> [PROVIDED MATERIAL]:
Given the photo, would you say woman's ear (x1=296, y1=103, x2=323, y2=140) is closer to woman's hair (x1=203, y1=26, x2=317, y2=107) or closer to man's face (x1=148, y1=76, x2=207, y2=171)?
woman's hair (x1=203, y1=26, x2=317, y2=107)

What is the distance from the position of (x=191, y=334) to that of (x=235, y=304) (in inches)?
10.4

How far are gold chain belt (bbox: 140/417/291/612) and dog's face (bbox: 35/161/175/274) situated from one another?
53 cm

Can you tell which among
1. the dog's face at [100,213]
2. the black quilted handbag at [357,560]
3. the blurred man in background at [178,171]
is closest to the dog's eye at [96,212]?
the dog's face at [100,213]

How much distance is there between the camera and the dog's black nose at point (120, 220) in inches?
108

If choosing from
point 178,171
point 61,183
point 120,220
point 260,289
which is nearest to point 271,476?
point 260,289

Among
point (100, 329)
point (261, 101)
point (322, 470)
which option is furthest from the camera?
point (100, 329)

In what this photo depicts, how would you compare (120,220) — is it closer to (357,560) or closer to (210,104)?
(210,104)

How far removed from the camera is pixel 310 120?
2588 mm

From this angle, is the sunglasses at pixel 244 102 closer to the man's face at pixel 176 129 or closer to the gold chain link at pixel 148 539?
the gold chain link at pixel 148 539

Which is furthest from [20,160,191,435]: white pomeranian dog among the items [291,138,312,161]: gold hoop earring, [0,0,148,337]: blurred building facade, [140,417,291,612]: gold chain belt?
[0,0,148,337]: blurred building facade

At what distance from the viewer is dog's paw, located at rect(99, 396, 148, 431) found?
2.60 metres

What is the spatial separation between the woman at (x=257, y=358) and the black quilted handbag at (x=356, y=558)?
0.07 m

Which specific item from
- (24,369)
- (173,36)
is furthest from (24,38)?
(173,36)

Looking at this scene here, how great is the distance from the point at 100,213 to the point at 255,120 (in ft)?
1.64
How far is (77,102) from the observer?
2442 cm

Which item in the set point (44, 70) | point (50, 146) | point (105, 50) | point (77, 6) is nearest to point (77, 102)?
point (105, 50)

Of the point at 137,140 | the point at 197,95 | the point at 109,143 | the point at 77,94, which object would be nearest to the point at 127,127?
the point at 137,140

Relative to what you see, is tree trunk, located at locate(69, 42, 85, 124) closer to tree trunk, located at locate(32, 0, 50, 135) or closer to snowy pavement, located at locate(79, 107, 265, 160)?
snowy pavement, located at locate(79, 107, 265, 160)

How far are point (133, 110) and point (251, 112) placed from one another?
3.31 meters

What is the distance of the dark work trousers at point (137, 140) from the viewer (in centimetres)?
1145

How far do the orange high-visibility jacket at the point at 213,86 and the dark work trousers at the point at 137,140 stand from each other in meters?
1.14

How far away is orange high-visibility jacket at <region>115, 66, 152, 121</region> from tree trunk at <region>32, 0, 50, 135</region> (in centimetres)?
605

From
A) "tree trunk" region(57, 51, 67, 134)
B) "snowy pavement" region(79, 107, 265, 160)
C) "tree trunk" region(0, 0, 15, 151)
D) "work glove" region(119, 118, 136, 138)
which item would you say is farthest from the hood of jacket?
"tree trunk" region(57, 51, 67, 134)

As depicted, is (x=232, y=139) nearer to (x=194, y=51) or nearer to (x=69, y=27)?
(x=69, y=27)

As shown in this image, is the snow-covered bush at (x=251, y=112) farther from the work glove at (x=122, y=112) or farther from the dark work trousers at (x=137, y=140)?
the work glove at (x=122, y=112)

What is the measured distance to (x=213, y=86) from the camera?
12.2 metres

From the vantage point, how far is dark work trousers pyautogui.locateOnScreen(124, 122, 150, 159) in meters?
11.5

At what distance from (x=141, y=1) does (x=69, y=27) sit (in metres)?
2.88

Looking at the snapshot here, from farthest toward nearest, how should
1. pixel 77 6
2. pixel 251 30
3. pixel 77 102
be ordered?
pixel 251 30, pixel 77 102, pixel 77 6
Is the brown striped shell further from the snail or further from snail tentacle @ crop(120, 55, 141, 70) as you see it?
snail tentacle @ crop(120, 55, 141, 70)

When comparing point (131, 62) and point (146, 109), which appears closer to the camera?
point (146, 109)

> [EXERCISE DESCRIPTION]:
Repeat the data in its entirety, character for character.

> [CORRECT ANSWER]:
Given the photo, would you say woman's ear (x1=296, y1=103, x2=323, y2=140) is closer to woman's hair (x1=203, y1=26, x2=317, y2=107) or closer to man's face (x1=148, y1=76, x2=207, y2=171)?
woman's hair (x1=203, y1=26, x2=317, y2=107)

What is the distance from the position of (x=191, y=334) to that of (x=235, y=304) (in inches)?
10.4

How far are gold chain belt (bbox: 140/417/291/612) and dog's face (bbox: 35/161/175/274) situated from one another?
53 cm

Can you tell which among
1. the dog's face at [100,213]
2. the black quilted handbag at [357,560]
3. the blurred man in background at [178,171]
is closest to the dog's eye at [96,212]?
the dog's face at [100,213]

How much distance is there between the camera and the dog's black nose at point (120, 220) in inches?
108

If choosing from
point 178,171
point 61,183
point 120,220
point 260,289
which is nearest to point 271,476?
point 260,289

Among
point (100, 329)
point (261, 101)
point (322, 470)
which option is furthest from the camera?
point (100, 329)

In what this photo depicts, how would you compare (120,220) — is it closer to (357,560) or closer to (210,104)?
(210,104)

How far removed from the camera is pixel 310 120?
2588 mm

From this angle, is the sunglasses at pixel 244 102 closer to the man's face at pixel 176 129 or closer to the gold chain link at pixel 148 539?
the gold chain link at pixel 148 539

Which is furthest from [20,160,191,435]: white pomeranian dog among the items [291,138,312,161]: gold hoop earring, [0,0,148,337]: blurred building facade, [140,417,291,612]: gold chain belt?
[0,0,148,337]: blurred building facade

At what distance from the viewer is dog's paw, located at rect(99, 396, 148, 431) found?
2.60 metres

What is the spatial separation between the woman at (x=257, y=358) and the black quilted handbag at (x=356, y=558)?
0.07 m

Which specific item from
- (24,369)
- (173,36)
is furthest from (24,38)?
(173,36)

Looking at this scene here, how great is the distance from the point at 100,213 to the point at 255,120 (in ft)?
1.64
How far is (77,102) from the observer?
2442 cm

Which item in the set point (44, 70) | point (50, 146) | point (105, 50) | point (77, 6) is nearest to point (77, 102)?
point (105, 50)

Of the point at 137,140 | the point at 197,95 | the point at 109,143 | the point at 77,94, which object would be nearest to the point at 127,127?
the point at 137,140

Relative to what you see, is tree trunk, located at locate(69, 42, 85, 124) closer to tree trunk, located at locate(32, 0, 50, 135) or closer to snowy pavement, located at locate(79, 107, 265, 160)?
snowy pavement, located at locate(79, 107, 265, 160)

How far are point (133, 110) and point (251, 112) placed from one another?
3.31 meters

What is the distance of the dark work trousers at point (137, 140) from the viewer (in centimetres)?
1145

How far do the orange high-visibility jacket at the point at 213,86 and the dark work trousers at the point at 137,140 stand from each other in meters?
1.14

How far away is orange high-visibility jacket at <region>115, 66, 152, 121</region> from tree trunk at <region>32, 0, 50, 135</region> (in centimetres)?
605

From
A) "tree trunk" region(57, 51, 67, 134)
B) "snowy pavement" region(79, 107, 265, 160)
C) "tree trunk" region(0, 0, 15, 151)
D) "work glove" region(119, 118, 136, 138)
which item would you say is farthest from the hood of jacket?
"tree trunk" region(57, 51, 67, 134)

As depicted, is (x=232, y=139) nearer to (x=194, y=51) or nearer to (x=69, y=27)?
(x=69, y=27)

As shown in this image, is the snow-covered bush at (x=251, y=112) farther from the work glove at (x=122, y=112) or farther from the dark work trousers at (x=137, y=140)?
the work glove at (x=122, y=112)

What is the measured distance to (x=213, y=86) from the camera?
12.2 metres

From the vantage point, how far is dark work trousers pyautogui.locateOnScreen(124, 122, 150, 159) in meters?
11.5

At what distance from (x=141, y=1) does (x=69, y=27) sit (in metres)?
2.88

Looking at the snapshot here, from farthest toward nearest, how should
1. pixel 77 6
2. pixel 251 30
3. pixel 77 102
be ordered?
pixel 251 30, pixel 77 102, pixel 77 6
Is the brown striped shell further from the snail or further from snail tentacle @ crop(120, 55, 141, 70) as you see it?
snail tentacle @ crop(120, 55, 141, 70)

When comparing point (131, 62) and point (146, 109), which appears closer to the camera?
point (146, 109)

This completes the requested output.